►
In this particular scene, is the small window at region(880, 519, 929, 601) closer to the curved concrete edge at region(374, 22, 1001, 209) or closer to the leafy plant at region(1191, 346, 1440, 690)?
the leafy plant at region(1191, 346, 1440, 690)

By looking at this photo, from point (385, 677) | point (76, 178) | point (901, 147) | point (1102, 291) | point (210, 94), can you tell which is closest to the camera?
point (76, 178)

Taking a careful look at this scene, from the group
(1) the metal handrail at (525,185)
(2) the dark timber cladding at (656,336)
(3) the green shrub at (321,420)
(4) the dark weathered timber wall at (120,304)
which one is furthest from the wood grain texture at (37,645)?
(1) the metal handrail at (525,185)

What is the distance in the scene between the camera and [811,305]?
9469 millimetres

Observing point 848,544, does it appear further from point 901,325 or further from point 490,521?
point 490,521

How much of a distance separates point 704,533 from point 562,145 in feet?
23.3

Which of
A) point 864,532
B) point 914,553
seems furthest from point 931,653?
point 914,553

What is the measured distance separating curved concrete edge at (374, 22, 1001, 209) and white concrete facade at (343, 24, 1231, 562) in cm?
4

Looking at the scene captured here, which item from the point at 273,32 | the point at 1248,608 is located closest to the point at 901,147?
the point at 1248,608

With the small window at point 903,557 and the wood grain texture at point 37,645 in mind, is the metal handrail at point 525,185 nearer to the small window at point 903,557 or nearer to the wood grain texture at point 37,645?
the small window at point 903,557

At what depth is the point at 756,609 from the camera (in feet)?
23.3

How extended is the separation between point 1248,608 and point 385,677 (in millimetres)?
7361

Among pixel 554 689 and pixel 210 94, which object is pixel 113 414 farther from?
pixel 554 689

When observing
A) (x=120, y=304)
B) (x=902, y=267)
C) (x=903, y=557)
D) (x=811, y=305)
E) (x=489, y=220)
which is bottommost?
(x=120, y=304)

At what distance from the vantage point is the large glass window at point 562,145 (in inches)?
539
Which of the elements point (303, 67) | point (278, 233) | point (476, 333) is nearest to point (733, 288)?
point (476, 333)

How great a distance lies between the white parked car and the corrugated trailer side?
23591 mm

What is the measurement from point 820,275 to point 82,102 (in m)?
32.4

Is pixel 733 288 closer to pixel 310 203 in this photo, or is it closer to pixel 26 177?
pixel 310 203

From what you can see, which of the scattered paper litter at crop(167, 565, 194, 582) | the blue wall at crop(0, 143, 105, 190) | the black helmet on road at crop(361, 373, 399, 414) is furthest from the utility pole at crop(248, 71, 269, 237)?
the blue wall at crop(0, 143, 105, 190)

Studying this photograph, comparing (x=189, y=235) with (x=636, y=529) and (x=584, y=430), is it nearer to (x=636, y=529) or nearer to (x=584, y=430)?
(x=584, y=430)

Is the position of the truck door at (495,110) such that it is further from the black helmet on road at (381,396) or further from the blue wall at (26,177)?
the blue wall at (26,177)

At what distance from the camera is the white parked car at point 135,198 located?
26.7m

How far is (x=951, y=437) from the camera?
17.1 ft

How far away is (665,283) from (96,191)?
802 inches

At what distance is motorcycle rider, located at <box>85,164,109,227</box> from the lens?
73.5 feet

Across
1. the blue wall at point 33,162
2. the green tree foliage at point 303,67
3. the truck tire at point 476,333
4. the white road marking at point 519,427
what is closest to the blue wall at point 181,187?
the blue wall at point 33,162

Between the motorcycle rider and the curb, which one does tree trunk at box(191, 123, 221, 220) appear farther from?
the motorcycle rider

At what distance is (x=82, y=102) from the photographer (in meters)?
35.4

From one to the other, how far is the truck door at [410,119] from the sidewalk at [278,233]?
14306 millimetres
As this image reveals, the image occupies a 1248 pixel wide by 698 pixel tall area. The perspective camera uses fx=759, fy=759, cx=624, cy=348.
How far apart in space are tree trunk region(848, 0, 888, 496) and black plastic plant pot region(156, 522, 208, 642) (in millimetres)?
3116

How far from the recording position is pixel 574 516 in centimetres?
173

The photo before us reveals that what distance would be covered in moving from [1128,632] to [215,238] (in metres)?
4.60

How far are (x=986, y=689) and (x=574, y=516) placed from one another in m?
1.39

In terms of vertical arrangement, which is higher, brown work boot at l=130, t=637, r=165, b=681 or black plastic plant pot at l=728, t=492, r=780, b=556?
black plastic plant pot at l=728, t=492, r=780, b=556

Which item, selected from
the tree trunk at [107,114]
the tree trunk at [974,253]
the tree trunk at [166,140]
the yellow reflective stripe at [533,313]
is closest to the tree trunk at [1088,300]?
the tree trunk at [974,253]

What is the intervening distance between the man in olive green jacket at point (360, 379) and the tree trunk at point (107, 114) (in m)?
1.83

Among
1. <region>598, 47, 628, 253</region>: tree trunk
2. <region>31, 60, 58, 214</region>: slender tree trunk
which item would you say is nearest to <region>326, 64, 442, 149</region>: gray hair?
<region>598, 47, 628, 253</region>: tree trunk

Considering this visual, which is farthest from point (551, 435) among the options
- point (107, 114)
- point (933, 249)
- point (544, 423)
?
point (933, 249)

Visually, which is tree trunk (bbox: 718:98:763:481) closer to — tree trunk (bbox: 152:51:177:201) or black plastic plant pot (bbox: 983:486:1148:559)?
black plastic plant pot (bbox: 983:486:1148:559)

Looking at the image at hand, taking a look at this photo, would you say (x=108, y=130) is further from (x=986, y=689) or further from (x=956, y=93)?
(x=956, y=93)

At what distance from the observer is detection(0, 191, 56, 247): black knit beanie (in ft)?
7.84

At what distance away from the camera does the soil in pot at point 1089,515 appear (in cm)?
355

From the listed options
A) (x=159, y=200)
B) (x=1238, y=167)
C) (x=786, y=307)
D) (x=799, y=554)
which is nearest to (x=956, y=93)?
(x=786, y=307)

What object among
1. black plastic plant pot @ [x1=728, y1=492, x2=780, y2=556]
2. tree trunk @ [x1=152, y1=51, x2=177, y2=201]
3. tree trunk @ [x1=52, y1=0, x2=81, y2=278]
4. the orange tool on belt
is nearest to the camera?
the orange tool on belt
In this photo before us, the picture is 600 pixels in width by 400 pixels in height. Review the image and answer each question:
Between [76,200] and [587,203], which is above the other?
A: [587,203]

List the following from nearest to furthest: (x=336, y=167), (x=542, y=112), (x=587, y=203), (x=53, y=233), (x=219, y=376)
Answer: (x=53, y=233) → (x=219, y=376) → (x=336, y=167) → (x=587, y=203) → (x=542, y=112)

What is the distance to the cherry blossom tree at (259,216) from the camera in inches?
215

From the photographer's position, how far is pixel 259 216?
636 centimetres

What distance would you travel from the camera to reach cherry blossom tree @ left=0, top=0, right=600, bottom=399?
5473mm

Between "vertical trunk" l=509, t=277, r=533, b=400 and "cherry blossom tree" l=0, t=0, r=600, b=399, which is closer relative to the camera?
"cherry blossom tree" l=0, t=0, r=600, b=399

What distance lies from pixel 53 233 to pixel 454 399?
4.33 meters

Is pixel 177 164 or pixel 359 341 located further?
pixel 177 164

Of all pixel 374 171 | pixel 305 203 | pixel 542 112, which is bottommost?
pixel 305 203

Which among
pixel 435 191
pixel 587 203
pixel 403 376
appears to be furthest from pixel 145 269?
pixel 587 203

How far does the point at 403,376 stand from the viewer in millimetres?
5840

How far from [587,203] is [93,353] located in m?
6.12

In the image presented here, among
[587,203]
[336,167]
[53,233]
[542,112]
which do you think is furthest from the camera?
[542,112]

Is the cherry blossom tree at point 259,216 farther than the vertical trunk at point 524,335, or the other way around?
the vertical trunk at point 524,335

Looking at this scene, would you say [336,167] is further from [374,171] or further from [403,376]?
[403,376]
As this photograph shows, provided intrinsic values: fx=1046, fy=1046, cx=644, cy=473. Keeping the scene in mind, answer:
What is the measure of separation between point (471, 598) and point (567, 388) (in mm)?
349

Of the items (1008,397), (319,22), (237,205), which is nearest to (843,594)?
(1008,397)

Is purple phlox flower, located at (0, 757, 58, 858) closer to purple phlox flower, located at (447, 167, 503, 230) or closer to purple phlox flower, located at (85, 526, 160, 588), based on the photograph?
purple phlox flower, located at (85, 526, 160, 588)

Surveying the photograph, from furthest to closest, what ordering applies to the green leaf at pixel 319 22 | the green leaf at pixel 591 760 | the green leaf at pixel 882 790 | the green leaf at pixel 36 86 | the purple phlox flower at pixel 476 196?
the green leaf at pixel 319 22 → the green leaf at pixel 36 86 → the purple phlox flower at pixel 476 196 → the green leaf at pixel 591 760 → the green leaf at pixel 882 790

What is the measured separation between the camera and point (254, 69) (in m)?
◄
» **What is being asked**:
Render the records above, starting with the line containing "How far away is (665,283) from (96,191)?" and going on through the line containing "14306 millimetres", as a two-column CSV with the header text,answer and one row per record. Enclose each field in double quotes and replace line breaks with spaces.

» **Solution to this task**:
text,answer
"How far away is (665,283) from (96,191)?","802 inches"
"At what distance is motorcycle rider, located at <box>85,164,109,227</box> from the lens?","73.5 feet"
"Across 1. the blue wall at point 33,162 2. the green tree foliage at point 303,67 3. the truck tire at point 476,333 4. the white road marking at point 519,427 what is closest to the blue wall at point 181,187?","the blue wall at point 33,162"
"Between the motorcycle rider and the curb, which one does tree trunk at box(191, 123, 221, 220) appear farther from?","the motorcycle rider"
"At what distance is (x=82, y=102) from the photographer (in meters)?","35.4"
"From one to the other, how far is the truck door at [410,119] from the sidewalk at [278,233]?","14306 millimetres"